As Robinson Cano led off second with two outs in the bottom of the 10th inning about two hours ago and Brett Gardner, 2 for 20 in his short Yankee career, Mike and I were chatting online about the game. We had the following conversation prior to Gardner’s walk-off hit:
Mike: Brett Gardner, walk-off infield single right here.
Ben: That would be a tough one.
Mike: True…This is the moment that will forever define Brett Gardner’s Yankee career.
Eight pitches later, Mike’s word were strangely prophetic as Gardner sneaked a single just past the dive of
Julio Lugo Alex Cora. Robinson Cano, running with the pitch off of the noodle arm of All Star Catcher Jason Varitek™, dashed home, and the Yanks won a game they needed to win.
For the Bombers, tonight’s game featured a bit of home-grown retribution. Outside of A-Rod‘s 536th home run — hello, Mickey — the Yanks won this game with a little bit of home-grown talent. Offensively, the player of the game was clearly the young Brett Gardner. He had his first multi-hit game at the Major League level, going 2 for 5 with a stolen base and the game-winning RBI. With that RBI, Gardner became the first Yankee rookie to record a walk-off hit against Boston since some guy named Derek did it in 1996.
But Gardner wasn’t the only home-grown Bomber to come through. While the home-grown Jeter drove in a run, Robinson Cano had a big role in this game. Cano went 2 for 4 with a game-tying triple in the 7th. He also scored the winning run and has generally been on fire lately. With his 2 for 4 performance tonight, Cano is now 19 for his last 48, and his triple slash line is .396/.400/.625. (He’s worked zero walks over his last 12 games.)
Meanwhile, the home-grown Bombers dazzled on the mound as well. For five of his six innings, Joba Chamberlain was downright untouchable, and his final line — 6 IP, 4 H, 3 ER, 4 BB, 5 K — shows another quality start for the youngster. After sailing through four innings, he allowed all three runs on two walks and three hits in the fifth. It was the only blemish on the evening. I’d say Joba has acquitted himself well as a starter.
The final home-grown Yankee to make an impact on this game was none other than Mariano Rivera. After giving Yankee fans a collective heart attack yesterday, Rivera rebounded with two scoreless innings. In a piece of high baseball drama, he struck out Manny Ramirez in the top of the 9th with two outs and the go-ahead runner 90 feet from home. Ramirez, in a prolonged slump, watched three pitches go by, and the crowd erupted.
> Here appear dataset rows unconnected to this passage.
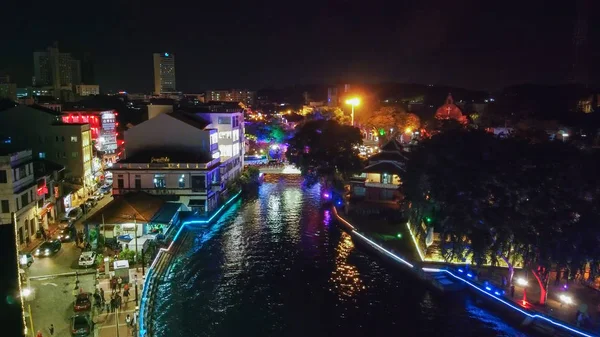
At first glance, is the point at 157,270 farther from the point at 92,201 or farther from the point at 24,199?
the point at 92,201

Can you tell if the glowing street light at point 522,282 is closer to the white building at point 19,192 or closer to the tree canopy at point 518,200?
the tree canopy at point 518,200

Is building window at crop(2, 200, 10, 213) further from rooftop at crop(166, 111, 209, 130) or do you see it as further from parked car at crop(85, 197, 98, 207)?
rooftop at crop(166, 111, 209, 130)

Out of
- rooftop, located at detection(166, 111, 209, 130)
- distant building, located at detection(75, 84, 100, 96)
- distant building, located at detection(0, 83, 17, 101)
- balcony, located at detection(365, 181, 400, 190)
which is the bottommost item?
balcony, located at detection(365, 181, 400, 190)

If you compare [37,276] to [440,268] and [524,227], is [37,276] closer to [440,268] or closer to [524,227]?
[440,268]

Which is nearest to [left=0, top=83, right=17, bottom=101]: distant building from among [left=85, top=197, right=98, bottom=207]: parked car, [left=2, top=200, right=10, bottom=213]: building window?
[left=85, top=197, right=98, bottom=207]: parked car

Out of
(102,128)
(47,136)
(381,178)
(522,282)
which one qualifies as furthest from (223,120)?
(522,282)

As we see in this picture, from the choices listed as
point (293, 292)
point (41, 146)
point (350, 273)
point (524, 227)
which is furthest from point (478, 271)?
point (41, 146)

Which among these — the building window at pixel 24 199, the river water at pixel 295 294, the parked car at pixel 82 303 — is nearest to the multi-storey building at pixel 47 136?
the building window at pixel 24 199
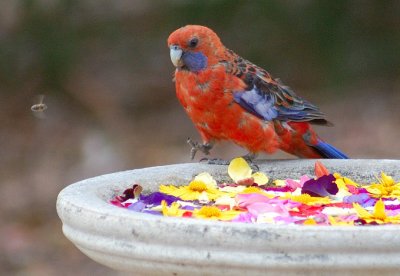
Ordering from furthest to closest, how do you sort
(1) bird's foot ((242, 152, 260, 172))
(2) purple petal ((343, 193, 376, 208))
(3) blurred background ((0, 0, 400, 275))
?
(3) blurred background ((0, 0, 400, 275)) → (1) bird's foot ((242, 152, 260, 172)) → (2) purple petal ((343, 193, 376, 208))

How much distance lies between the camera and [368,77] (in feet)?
26.0

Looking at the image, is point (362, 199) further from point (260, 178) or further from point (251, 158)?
point (251, 158)

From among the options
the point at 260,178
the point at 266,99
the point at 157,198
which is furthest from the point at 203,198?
the point at 266,99

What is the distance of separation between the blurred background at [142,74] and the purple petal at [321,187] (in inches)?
166

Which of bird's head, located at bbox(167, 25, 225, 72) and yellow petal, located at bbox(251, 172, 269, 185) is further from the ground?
bird's head, located at bbox(167, 25, 225, 72)

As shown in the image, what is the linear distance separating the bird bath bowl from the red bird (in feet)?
5.37

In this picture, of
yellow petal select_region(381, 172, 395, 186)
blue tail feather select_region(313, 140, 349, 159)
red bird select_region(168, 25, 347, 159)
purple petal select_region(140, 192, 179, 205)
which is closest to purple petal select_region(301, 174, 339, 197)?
yellow petal select_region(381, 172, 395, 186)

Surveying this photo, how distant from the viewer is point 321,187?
2.86 meters

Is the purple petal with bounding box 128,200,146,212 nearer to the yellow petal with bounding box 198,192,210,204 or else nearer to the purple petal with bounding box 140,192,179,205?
the purple petal with bounding box 140,192,179,205

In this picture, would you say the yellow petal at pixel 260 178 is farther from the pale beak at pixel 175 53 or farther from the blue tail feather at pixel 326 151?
the blue tail feather at pixel 326 151

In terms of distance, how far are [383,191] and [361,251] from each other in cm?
91

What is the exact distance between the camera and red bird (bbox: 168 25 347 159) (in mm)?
3898

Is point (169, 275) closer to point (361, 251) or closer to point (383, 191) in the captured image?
point (361, 251)

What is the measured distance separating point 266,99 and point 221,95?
27cm
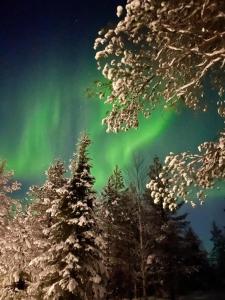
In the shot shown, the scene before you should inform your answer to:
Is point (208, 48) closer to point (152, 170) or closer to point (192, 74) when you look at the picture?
point (192, 74)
For the Yankees, it’s tough to say that any game in early July is a must-win, but tonight’s win was as close as they come. The Yankees find themselves in third place, nine games behind a Tampa Bay Rays team that doesn’t lose (and will find its way to New York for two games this week). With that victory tonight, they moved to within four games of a struggling Red Sox team in the Wild Card race, and with 73 games left in the season, anything can happen. They needed that win tonight to draw a split of a home series against the Red Sox, and the home-grown team delivered tonight.